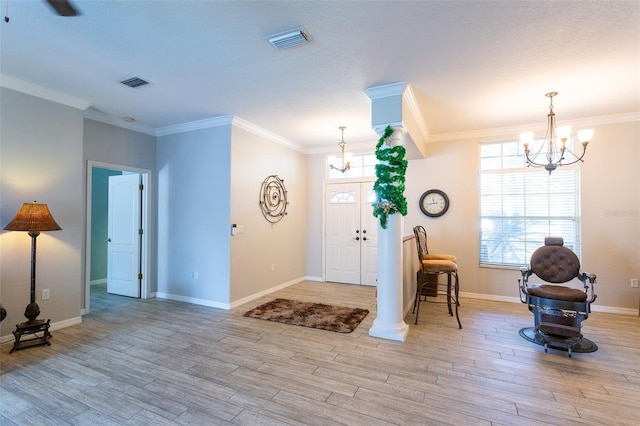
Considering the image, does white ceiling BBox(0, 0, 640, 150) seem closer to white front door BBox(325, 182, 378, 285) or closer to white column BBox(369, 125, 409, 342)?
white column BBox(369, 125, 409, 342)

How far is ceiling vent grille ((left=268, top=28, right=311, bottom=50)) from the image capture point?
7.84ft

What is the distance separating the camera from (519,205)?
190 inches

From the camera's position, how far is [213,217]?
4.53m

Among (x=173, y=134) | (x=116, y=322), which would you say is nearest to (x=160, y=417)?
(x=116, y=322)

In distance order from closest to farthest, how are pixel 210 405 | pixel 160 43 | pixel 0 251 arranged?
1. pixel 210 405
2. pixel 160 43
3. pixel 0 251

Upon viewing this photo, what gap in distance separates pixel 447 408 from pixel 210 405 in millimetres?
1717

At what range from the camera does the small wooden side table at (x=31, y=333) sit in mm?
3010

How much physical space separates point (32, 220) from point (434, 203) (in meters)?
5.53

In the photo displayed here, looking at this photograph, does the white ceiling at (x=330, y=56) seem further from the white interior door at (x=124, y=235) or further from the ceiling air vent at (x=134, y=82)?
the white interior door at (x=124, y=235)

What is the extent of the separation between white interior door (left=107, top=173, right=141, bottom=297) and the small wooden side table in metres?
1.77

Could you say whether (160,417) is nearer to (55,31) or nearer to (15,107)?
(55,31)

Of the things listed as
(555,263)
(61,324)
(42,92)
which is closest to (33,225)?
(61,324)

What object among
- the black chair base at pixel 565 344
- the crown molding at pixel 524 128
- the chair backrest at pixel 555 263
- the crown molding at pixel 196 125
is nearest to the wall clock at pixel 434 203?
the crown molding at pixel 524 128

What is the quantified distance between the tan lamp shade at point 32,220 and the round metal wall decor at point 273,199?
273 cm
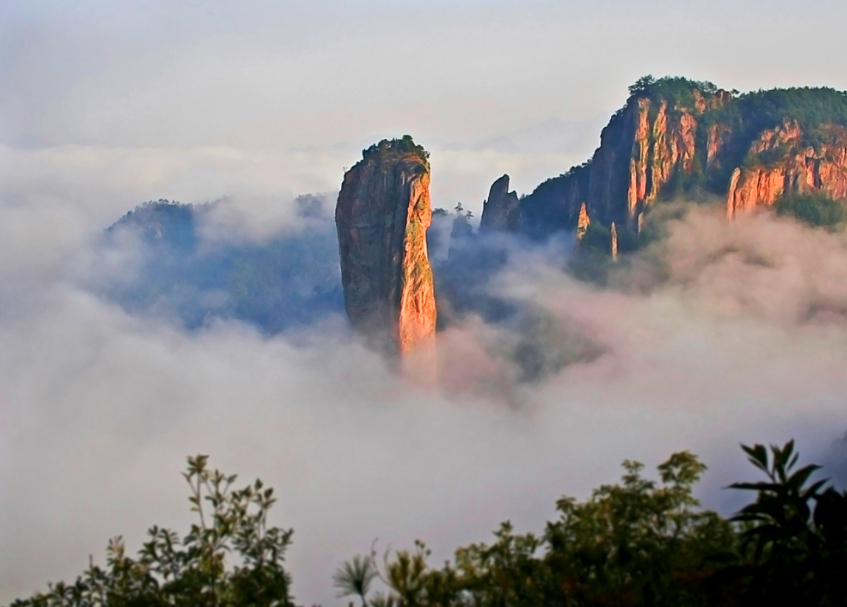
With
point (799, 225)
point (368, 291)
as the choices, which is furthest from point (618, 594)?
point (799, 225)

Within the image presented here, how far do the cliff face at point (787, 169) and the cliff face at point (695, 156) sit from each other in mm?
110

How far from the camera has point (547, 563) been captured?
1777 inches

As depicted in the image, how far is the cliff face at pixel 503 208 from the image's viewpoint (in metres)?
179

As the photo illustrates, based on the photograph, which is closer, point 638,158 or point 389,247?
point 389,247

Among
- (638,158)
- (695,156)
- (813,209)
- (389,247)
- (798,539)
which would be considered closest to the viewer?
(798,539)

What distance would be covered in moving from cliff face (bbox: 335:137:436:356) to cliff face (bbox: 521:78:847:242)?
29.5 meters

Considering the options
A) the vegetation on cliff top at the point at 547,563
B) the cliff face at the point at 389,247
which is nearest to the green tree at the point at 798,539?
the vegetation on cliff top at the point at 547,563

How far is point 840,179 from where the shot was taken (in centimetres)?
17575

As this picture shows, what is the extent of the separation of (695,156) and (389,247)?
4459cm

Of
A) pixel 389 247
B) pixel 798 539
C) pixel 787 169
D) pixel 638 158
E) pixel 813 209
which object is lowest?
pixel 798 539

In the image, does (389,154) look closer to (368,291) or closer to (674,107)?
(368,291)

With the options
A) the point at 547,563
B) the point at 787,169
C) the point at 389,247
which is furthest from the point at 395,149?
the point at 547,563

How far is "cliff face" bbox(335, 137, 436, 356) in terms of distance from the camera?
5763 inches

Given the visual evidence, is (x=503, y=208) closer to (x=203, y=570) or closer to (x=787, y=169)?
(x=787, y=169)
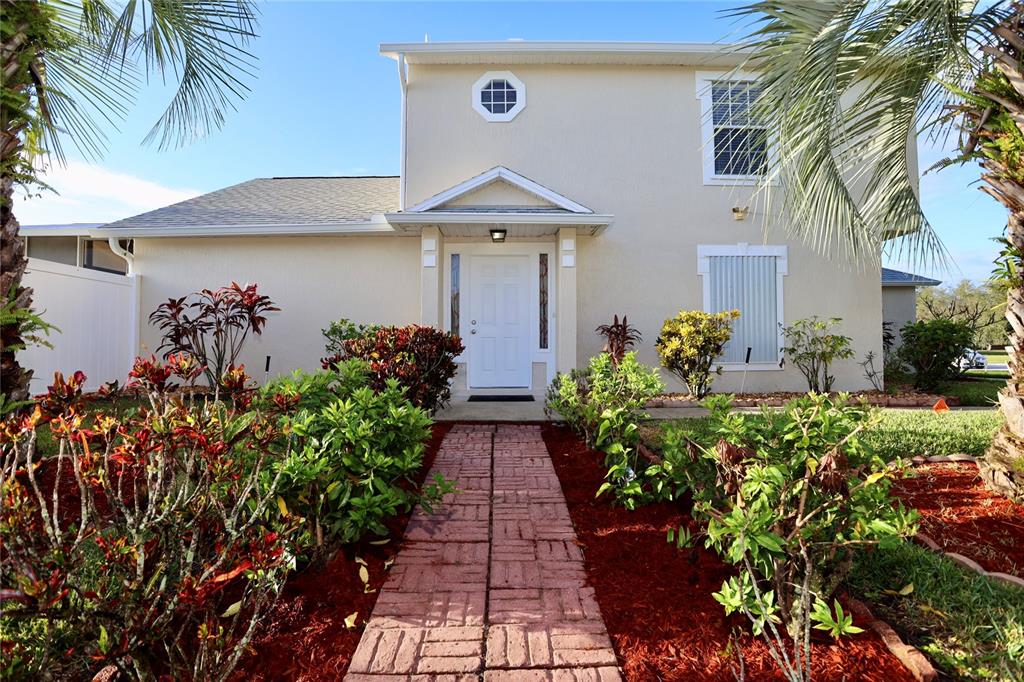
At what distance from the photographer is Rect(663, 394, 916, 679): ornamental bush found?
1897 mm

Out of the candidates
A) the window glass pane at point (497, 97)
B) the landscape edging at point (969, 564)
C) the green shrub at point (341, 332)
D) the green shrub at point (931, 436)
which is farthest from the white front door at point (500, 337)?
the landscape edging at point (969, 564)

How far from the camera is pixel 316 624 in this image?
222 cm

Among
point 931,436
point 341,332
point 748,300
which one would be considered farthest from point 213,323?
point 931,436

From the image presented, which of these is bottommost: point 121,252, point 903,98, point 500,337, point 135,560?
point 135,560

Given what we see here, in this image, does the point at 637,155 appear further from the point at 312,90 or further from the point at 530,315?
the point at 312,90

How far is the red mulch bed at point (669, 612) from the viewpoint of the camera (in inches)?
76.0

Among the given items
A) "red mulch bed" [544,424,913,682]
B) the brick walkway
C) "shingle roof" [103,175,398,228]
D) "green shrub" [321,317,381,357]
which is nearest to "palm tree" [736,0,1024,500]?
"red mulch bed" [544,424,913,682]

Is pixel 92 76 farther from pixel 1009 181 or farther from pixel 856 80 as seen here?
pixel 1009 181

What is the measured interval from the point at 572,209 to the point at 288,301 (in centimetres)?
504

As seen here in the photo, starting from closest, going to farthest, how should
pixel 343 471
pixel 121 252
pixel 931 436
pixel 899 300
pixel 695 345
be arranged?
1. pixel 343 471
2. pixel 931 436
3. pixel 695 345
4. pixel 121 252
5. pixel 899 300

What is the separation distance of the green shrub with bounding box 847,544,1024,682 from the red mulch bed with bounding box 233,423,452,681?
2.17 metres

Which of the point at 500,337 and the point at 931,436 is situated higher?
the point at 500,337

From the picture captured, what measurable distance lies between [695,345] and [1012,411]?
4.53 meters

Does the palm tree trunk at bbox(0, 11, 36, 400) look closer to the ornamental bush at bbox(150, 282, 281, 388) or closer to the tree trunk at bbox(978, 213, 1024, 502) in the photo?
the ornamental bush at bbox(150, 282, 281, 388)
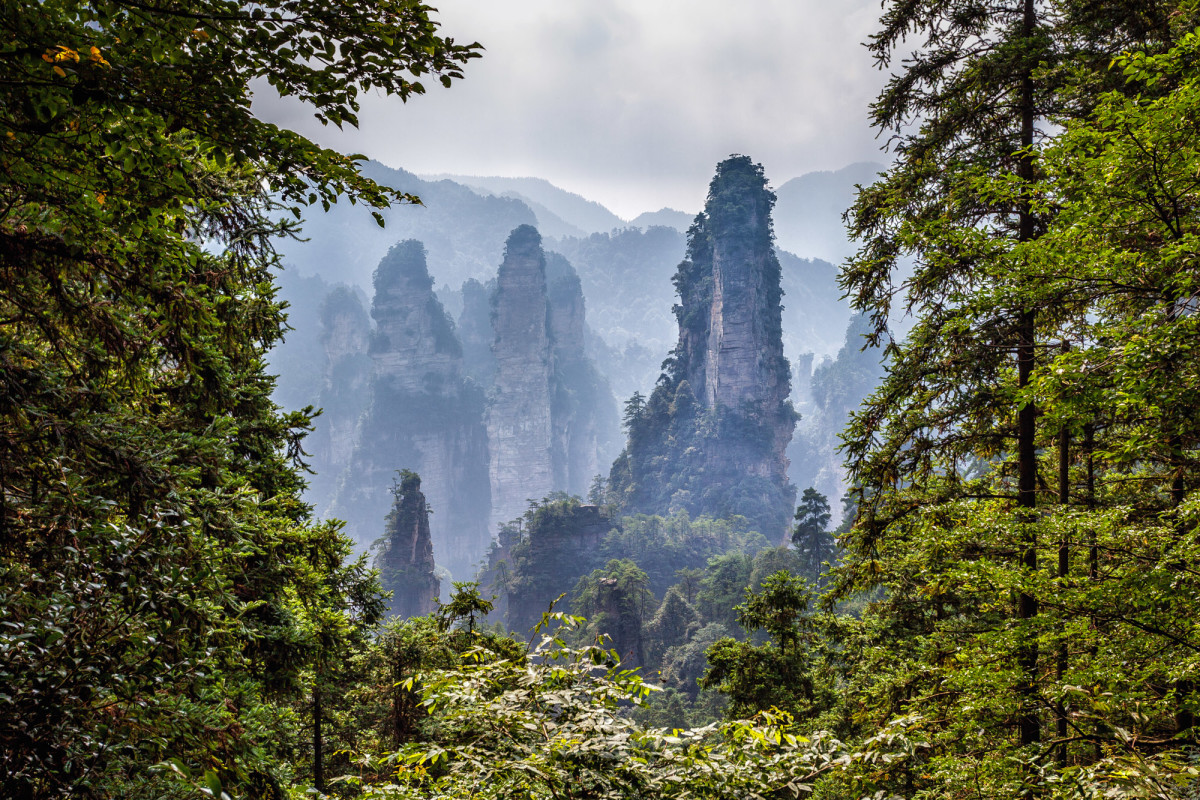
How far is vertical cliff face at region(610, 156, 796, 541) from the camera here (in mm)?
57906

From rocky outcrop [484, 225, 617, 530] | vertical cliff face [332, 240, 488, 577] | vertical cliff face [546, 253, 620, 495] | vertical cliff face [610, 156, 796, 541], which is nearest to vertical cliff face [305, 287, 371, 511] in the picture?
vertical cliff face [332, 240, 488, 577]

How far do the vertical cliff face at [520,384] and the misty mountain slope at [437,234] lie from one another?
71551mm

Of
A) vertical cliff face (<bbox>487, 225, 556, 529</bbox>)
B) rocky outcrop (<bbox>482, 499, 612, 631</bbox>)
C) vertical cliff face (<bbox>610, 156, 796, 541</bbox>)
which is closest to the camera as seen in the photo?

+--

**Task statement**:
Print the rows exactly as they appear, starting at the line that contains "What is the quantified" and ending at the line that contains "5763 inches", and leave the pictures out of your answer.

**Worked solution**:
What is the quantified distance between the tan lamp shade at point 32,220 and the round metal wall decor at point 273,199?
273 cm
With
point (799, 225)
point (368, 291)
as the choices, which is furthest from point (618, 594)?
point (799, 225)

Within the image presented here, how far do the cliff face at point (787, 169) and the cliff face at point (695, 156) sit from each other in mm?
110

How far from the camera has point (547, 563) been captured?
1777 inches

As depicted in the image, how far is the cliff face at pixel 503 208 from the image's viewpoint (in metres)?
179

As the photo illustrates, based on the photograph, which is closer, point 638,158 or point 389,247?
point 389,247

Among
- (638,158)
- (695,156)
- (813,209)
- (389,247)
- (798,539)
which would be considered closest to the viewer?
(798,539)

What distance would be covered in moving from cliff face (bbox: 335:137:436:356) to cliff face (bbox: 521:78:847:242)?
29.5 meters

Considering the options
A) the vegetation on cliff top at the point at 547,563
B) the cliff face at the point at 389,247
which is nearest to the green tree at the point at 798,539?
the vegetation on cliff top at the point at 547,563

How far is point 840,179 from where the shot was taken (in centimetres)?
17575

As this picture shows, what is the extent of the separation of (695,156) and (389,247)?
4459cm

Of
A) pixel 389 247
B) pixel 798 539
C) pixel 787 169
D) pixel 638 158
E) pixel 813 209
which object is lowest?
pixel 798 539

In the image, does (389,154) look closer to (368,291) or closer to (674,107)?
(368,291)

With the options
A) the point at 547,563
B) the point at 787,169
C) the point at 389,247
which is furthest from the point at 395,149?
the point at 547,563

How far is "cliff face" bbox(335, 137, 436, 356) in terms of distance from the camera?
5763 inches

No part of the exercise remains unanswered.